The postoperative intestinal obstruction was 3.3%, which was similar with the reported data (3%-3.2%). As a fatal complication, spontaneous bladder perforation was not observed. Avoiding technical error and careful suture and fixation during the procedure was our experience. Although urinary bladder cancer has been reported, we didn’t detect malignancy in these patients [28]. We presumed that 90% tumors were diagnosed after 10 years [29] and the follow-up time over 10 years of these patients was rare (3 cases, 1.4%). In the study, we were mainly aimed to recognize and report the effects of AUEC in all LUTD patients based our indications, no matter what causes were. Therefore, a small number of patients with nonneurogenic and unclear etiology were included in analysis. Generally, AUEC or AC for refractory LUTD resulting from various etiology (especially in tuberculous cystitis or urinary tract tuberculosis) was likely considered to produce different outcomes. However, the comparison between urinary tract tuberculosis causes and other etiology was rarely reported. A long term follow-up study (mean postoperative follow-up 11.1 ± 9.1 years) of de Figueiredo and colleagues suggested tuberculous cystitis patients obtained good bladder capacity, good compliance and normal sensation after AC with or without URI using detubularized sigmoid segments [30]. And preoperative renal function maintained in 80% cases. An Indian center also indicated AC with or without URI reconstruction could increases the bladder capacity and preserves UUTs [31]. In our study, nine cases underwent AUEC for indications resulting from inflammatory disorders. Of these cases, eight (88.9%) maintained preoperative renal function or got improvement. A case (11.1%) come into bad results for postoperative vesicoureteral anastomotic obstruction from bladder inflammatory polyps, although VUD parameters improvement had been observed. Mitrofanoff procedure was rarely performed in our center. Additionally, postoperative AUS implantation was tightly linked with originally low urethral pressure.
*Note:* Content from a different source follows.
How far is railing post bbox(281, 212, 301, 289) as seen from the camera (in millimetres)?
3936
Whatever it goes, preoperative estimations for the capacity of CIC and long-term dynamic evaluations are still very important for patients treated with the procedure. In younger patients, CIC is performed by the nurses or their parents. The volume of CIC referred to the maximum bladder capacity from VUD.


We reported a large series of patients treated with a complex surgical procedure (AUEC). It is novel, as this case series represents patients with aggressive surgical correction of VUR, ureteral tortuosity and upper tract dilation at the time of AC. The results showed that AUEC procedure is safe and effective for most patients with refractory LUTD associated with hydronephrosis and ureteral dilatation, stenosis or obstruction, with or without high- or low-pressure VUR. It extends the indications for the AC. This technique played a positive role in stabilizing renal function and protecting the UUT function and residue renal function from further deterioration in most patients with renal insufficiency.